Supplied passage:
+ + + + +

The route is described as a loop, with the first half of the loop being the ferrata, and the second half (the return half) being a walk along a very neat historic world-war-I mountain road called the 'strada delle 52 gallerie' (or, 'road of the 52 tunnels'). Even though it is less than 11km in total, distance-wise, the whole outing is fairly long and strenuous.
The route starts at the Bocchetta di Campiglia, a quiet and out-of-the-way pass. It is reached via a twisty mountain road through the rural and mountainous area southwest of Rovereto. A superbly paved and twisty road (the S46) leads southeast from Rovereto. The road climbs and crosses over the passo Pian delle Fugazze. Shortly after the pass (within a kilometre or two), a small side road leadings up towards the Bocchetta di Campiglia and the Strada delle 52 gallerie. Only about a lane and a half wide, the road winds through dense forest, traversing along a slope, and leads up towards a spot called Colle Xomo, where at a junction a road heads up left. Taking this road, you shortly arrive at the pass (i.e. the Bocchetta di Campiglia) and a large parking area. The large parking area is there primarily because of the Strada delle 52 gallerie (which is the return route for this itinerary).
On the north side of the parking lot you'll find the brown sign marking the start of the 'sentiero attrezzato'. Follow this, and not the grandiose entrypoint for the strada delle 52 gallerie. The route quickly enters forest and climbs steeply up an earthy, switchbacking trail. It isn't long before you reach a memorial plaque and a few easy rock outcrops, some of which have a bit of ferrata wire. Views start to open up over verdant valleys and forested slopes, and of the craggy ridgeline that you are following.
The route continues on the ridgecrest, with a few outcrops here and there to be climbed, but nothing hard. You'll also get occasional views down to your left to the winding route of the Strada delle 52 Gallerie - your return route. In a few places, the ferrata route comes down into a col such that you can take a short side path left down onto the strada, if desired. However, only do this if you want to shortcut your route, as you'll be coming back down the strada later on, anyway.
The route continues up the ridge, again with bits of easy scrambling / ferrata, and a lot of nice, switchbacking path, in and out of trees, and up steep grassy ravines. Eventually large craggy outcrops and a big wall obstructs passage further along the ridge (without climbing, that is). The ferrata starts in earnest now, climbing up over these crags and up a nearly vertical, long ladder. This is the meat of the ferrata, and it is most strenuous part of the route (climbing-wise). Above the ladder, there is a nice airy horizontal traverse around the face of the wall, and then the trail resumes.

+ + + + +

Source excerpt:
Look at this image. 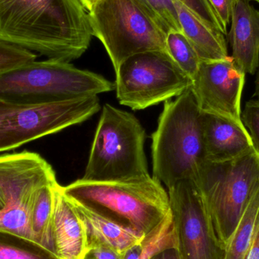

+ + + + +

Task instructions:
According to the ferrata route description, what sign marks the start of the route on the north side of the parking lot? The data has no connection to the ferrata route description.

Finished task:
A brown sign marking the start of the 'sentiero attrezzato'.